- [Texto de origem]:

Correio braziliense, n. 19299, 28/03/2016. Política, p. 2

CONTRA IMPEACHMENT, GOVERNO ABRE O COFRE

CRISE NA REPÚBLICA » Palácio do Planalto mapeia votos de aliados e faz as contas para liberar recursos com o objetivo de obter maioria na comissão que analista o afastamento e nos plenários da Câmara e do Senado
Por: PAULO DE TARSO LYRA

PAULO DE TARSO LYRA

 

O governo quer esquecer o ajuste fiscal e liberar investimentos, emendas e acelerar a nomeação de cargos para tentar fidelizar a base de apoio na Câmara e impedir o impeachment da presidente Dilma Rousseff. PSD, PTB, PR, PDT e PP, legendas rebeldes, comandam, juntas, um orçamento de R$ 49,4 bilhões em seus ministérios. Somadas, as respectivas bancadas totalizam 160 deputados.

A conta é fria: o apoio de cada deputado destes partidos significa um desembolso de R$ 308,7 milhões por parlamentar.  Essa conta não inclui, obviamente, o PMDB e seus sete ministérios, pois a legenda vive a expectativa de poder com Michel Temer. Nem tampouco PT e PCdoB, legendas fechadas contra o afastamento da presidente.

O governo precisa, de fato, abrir o cofre. Para onde o Planalto se vira, há problemas. Na comissão do impeachment, que analisa neste momento o processo de afastamento da presidente, o governo tem, garantido, 32 dos 65 votos, uma conta na risca, já que o presidente do colegiado, Rogério Rosso (PSD-DF) só vota se houver empate.

No plenário da Câmara, para barrar o processo de impeachment, o Planalto e seus articuladores calculam contar com 150 votos cristalizados. São necessários, ao menos, 171, para impedir o afastamento precoce de Dilma. A matemática tem sido cruel para os governistas. A estimativa é de que haja uma margem de 50 a 60 deputados ainda indecisos, maleáveis a possíveis argumentos. Na prática, isso significa que 90% dos 513 deputados já se decidiram pela permanência ou afastamento da presidente.

- [Instruções da tarefa]:
Continue a reportagem sobre a disputa do impeachment de Dilma Rousseff, começando logo depois da última frase apresentada.

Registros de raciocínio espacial
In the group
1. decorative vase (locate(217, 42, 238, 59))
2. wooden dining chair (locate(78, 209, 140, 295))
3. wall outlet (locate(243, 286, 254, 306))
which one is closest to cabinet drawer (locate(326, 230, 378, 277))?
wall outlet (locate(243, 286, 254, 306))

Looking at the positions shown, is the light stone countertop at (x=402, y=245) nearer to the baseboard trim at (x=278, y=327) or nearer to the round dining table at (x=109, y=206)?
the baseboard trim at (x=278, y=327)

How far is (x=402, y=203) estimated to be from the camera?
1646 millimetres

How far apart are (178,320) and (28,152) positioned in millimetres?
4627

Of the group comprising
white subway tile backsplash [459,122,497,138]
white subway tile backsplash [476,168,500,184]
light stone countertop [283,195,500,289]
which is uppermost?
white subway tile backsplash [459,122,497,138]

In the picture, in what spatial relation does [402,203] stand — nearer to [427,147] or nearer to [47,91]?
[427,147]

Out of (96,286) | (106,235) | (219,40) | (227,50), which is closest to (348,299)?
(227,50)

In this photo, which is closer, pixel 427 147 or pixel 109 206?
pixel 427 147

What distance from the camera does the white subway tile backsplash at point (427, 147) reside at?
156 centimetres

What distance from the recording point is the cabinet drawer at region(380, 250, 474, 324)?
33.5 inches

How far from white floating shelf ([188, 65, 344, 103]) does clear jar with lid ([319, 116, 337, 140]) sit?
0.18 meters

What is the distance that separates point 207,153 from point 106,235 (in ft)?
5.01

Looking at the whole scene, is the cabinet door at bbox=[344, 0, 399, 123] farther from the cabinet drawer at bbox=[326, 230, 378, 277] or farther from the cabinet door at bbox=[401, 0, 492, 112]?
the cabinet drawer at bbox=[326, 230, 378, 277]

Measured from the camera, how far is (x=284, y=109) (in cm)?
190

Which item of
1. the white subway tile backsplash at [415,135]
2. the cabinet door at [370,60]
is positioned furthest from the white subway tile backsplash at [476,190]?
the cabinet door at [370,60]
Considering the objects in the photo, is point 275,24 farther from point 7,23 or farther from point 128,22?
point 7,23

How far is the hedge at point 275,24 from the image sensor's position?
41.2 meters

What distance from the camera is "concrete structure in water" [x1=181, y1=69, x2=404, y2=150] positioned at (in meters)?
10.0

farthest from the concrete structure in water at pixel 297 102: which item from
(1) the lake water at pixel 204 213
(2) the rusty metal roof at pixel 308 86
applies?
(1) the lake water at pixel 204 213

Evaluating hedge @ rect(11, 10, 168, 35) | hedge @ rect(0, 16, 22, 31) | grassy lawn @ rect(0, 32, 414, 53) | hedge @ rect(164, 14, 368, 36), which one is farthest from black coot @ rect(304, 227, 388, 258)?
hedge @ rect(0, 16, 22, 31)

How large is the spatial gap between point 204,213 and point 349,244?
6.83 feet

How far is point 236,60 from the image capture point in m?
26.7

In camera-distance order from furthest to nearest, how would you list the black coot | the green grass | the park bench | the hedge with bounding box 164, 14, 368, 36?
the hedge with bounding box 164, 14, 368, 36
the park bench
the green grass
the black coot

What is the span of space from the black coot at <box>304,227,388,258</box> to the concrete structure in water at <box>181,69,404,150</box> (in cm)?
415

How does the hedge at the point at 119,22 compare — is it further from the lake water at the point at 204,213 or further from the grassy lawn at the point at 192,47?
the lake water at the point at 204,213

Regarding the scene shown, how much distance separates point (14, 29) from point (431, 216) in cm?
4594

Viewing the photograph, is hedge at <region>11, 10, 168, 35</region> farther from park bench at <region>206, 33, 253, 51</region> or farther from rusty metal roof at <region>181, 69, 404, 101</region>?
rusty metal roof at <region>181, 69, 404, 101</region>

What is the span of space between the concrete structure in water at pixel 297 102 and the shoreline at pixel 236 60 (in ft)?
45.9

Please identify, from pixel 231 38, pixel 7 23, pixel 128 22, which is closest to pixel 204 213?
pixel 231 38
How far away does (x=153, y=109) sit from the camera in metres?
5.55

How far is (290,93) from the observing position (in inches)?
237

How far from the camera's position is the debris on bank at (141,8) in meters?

- [Resultado do exercício]:
“Para respirar aliviada, Dilma teria de ter uma margem de 200 a 220 votos cristalizados, para evitar os riscos de uma votação aberta. Essa é a base aliada que persegue desde que foi reeleita em 2014 e que jamais conseguiu”, admitiu, desolado, um petista bom de conta. “Se formos para o plenário com 150 apoios, esse número despenca para 100. Mas se chegarmos com 200, podemos crescer para os 220. É o efeito manada”, disse o mesmo estrategista.

Se for derrotada na Câmara, Dilma ainda tenta contar com os senadores para preservar o mandato. Se opresidente da Casa, Renan Calheiros (PMDB-AL) aceitar a abertura do processo encaminhada pelos deputados, automaticamente Dilma é afastada do cargo por até 180 dias. Renan já avisou que, ao contrário do que prometia em dezembro, não decidirá essa questão monocraticamente. Passará para o plenário da Casa. A oposição precisa de 54 votos para cassar a petista. Hoje, pelos cálculos dos próprios governistas, os adversários do Planalto já têm 41.

O cálculo de um defensor do impeachment é cruel para o Planalto. “Se eu disser que defendo a Dilma, hoje, nas ruas, eu apanho”, admitiu ele, não se sabe se utilizando linguagem figurada ou concreta. Mesmo que ele compre a briga, a batalha não renderá dividendos políticos. “Quem hoje defende a Dilma vota no PT, no PCdoB ou está nos movimentos sociais. Não é meu eleitorado. Ou seja, ser contra o impeachment não me dá um voto a mais e ainda afasta aqueles que me elegeram em 2014”, disse um parlamentar, pedindo anonimato.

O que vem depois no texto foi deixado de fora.